The donations will be distributed through the Gallatin Valley Food Bank. The University of Montana and Missoula raised 18,963 pounds of food for the Missoula community.
"We are exceptionally grateful about how supportive the Bozeman community has been," said Lori Christenson, program manager at the food bank. "This is a huge success, and we are humbled by it."
Approximately 1,400 families in the community will benefit from the food drive, Christenson said.
She added that the 57, 713 pounds of food raised included approximately 1,300 turkeys. Those turkeys will be the centerpieces of hundreds of emergency Thanksgiving food boxes.

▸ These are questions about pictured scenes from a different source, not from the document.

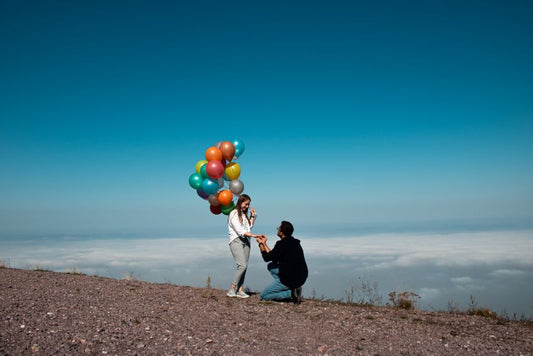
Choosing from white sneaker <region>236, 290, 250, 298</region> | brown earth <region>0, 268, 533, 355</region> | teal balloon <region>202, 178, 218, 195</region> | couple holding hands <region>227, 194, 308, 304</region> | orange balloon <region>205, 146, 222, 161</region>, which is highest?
orange balloon <region>205, 146, 222, 161</region>

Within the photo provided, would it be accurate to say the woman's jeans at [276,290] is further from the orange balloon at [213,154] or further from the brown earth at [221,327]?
the orange balloon at [213,154]

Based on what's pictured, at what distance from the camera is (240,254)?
9.73 m

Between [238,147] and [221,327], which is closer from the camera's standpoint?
[221,327]

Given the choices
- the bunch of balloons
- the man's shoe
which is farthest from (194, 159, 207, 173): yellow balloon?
the man's shoe

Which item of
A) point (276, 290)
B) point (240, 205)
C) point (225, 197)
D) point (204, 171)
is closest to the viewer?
point (276, 290)

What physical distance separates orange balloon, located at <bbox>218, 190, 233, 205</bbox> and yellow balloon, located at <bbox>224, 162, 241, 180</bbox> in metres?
0.48

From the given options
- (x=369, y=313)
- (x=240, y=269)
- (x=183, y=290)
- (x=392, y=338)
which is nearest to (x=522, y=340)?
(x=392, y=338)

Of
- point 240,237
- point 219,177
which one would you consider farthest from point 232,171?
point 240,237

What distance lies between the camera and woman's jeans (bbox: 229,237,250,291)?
9.71 m

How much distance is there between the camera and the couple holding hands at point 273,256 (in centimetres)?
927

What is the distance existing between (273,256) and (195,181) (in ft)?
9.20

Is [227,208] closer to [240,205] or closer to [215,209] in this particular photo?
[215,209]

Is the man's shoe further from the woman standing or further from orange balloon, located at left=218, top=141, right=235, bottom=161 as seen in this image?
orange balloon, located at left=218, top=141, right=235, bottom=161

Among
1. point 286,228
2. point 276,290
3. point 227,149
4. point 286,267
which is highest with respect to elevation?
point 227,149
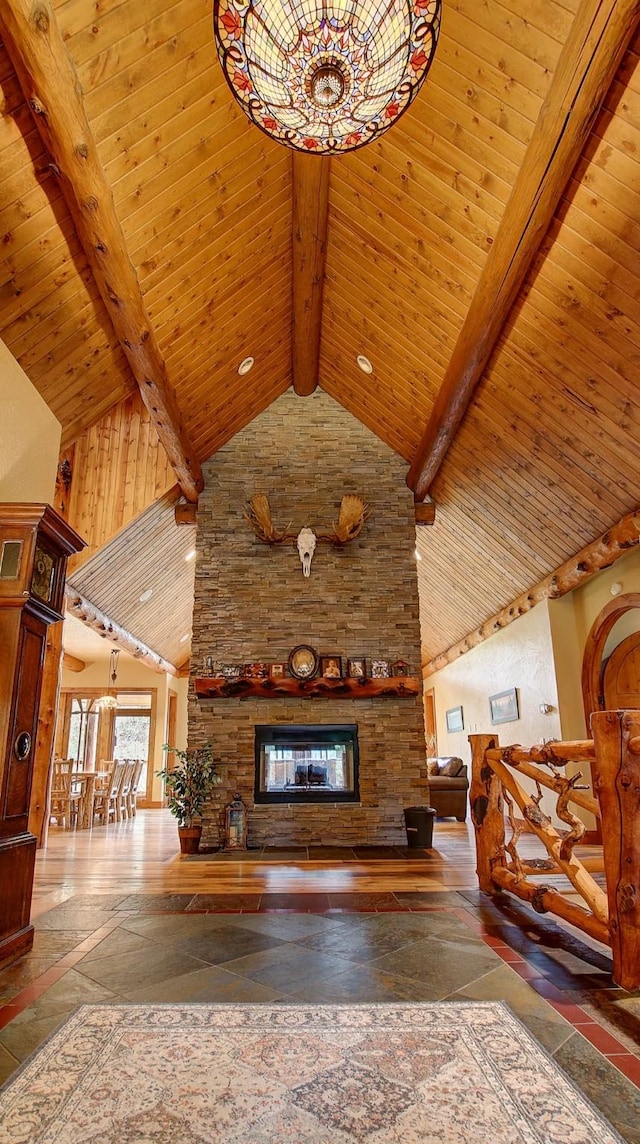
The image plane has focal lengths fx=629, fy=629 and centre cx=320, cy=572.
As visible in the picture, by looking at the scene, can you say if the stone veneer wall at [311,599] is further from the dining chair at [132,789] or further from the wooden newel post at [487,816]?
the dining chair at [132,789]

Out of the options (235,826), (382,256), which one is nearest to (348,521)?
(382,256)

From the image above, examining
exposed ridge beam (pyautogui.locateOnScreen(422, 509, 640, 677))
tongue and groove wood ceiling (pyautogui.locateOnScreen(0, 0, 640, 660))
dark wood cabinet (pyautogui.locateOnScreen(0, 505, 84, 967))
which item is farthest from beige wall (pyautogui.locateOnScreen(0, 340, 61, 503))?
exposed ridge beam (pyautogui.locateOnScreen(422, 509, 640, 677))

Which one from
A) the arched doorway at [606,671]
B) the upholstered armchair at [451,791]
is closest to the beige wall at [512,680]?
the arched doorway at [606,671]

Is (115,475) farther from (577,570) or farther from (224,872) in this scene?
(577,570)

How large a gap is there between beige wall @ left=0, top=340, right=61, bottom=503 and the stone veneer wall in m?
2.99

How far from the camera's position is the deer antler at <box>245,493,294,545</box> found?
661cm

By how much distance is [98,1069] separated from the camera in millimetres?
1865

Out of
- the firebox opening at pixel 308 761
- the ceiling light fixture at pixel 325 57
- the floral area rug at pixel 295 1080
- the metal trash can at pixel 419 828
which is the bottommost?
the floral area rug at pixel 295 1080

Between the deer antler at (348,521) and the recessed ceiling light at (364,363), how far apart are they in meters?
1.32

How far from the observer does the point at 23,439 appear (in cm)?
355

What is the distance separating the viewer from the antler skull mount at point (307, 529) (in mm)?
6617

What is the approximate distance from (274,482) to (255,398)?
0.94m

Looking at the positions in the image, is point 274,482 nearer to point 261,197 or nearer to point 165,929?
point 261,197

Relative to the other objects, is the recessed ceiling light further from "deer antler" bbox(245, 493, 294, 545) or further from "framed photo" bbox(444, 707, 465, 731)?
"framed photo" bbox(444, 707, 465, 731)
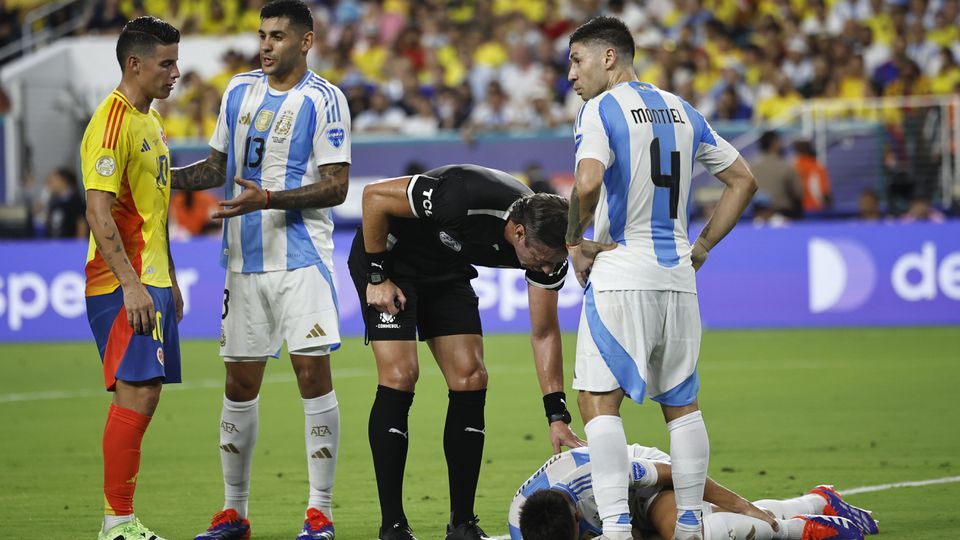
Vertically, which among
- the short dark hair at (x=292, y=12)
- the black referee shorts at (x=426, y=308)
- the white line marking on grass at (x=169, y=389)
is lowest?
the white line marking on grass at (x=169, y=389)

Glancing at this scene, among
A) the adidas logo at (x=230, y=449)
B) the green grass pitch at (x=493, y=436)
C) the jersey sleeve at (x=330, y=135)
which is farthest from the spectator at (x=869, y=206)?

"Before Friday (Nov. 18), when the majority of the donations came in, we had -- maybe -- 150 turkeys. But, we have 1,465 households signed up for an emergency food box for Thanksgiving," Christenson said. "Within one day, we collected what we needed to at least satisfy our Thanksgiving holiday need. We're still collecting more because we distribute to other agencies in our area, too."
"Can the Griz" -- and the corresponding "Can the 'Cats" drive at the University of Montana -- is an off-field competition between MSU and UM to see which university community can raise the most food for its local food bank. Now in its 12th year, the two-week competition coincides each year with the Brawl of the Wild football game and concludes with the game's kick off.
Last year, MSU and the Bozeman community brought in a record-setting 27,234 pounds of food, according to Alexandra Black, MSU Campus Corps team leader and food drive coordinator.
Even though this year's drive resulted in more than double that amount, MSU organizers were concerned late in the competition about being behind last year's record.
"On Friday morning, with just about a day left to go, we were very nervous about our results because we were behind where we were last year at the same time," Black said. "Last year, we had 22,500 pounds the day before the game. This year we were at about 15,000 pounds."
Food drive organizers appealed to the community for a last-minute rally through announcements on local radio stations and the MSU website. And, late collections from approximately 50 drop-off locations, including residence halls and buildings on the MSU campus, as well as multiple businesses and churches in Bozeman, Livingston and Belgrade, helped bolster the totals.
"We were blown away by the generous support," Black said. "Lots of great people and businesses really stepped up and were incredibly supportive. We'd like to thank everyone for their incredible generosity."
Christenson agreed the generosity is inspiring, but she said the success of the drive is bittersweet because of the need it illustrates.
The donations are large enough to fill a semitrailer, and the food bank had to move some of the items to an overflow facility, Christenson said. Still, the food will be distributed "pretty darn quickly."
On average, 5,000 pounds of food -- or 2 ˝ tons -- is distributed through the Gallatin Valley Food Bank to individuals and families each day, Christenson said. Each one to two-person household receiving food takes home 55 pounds, on average.
At that rate, it would take just over 15 days for the food to be gone.
But, for the families who will receive it, it is very important, Christenson said.
"It will certainly mean a lot to the people who are going to receive the holiday boxes of food," she said.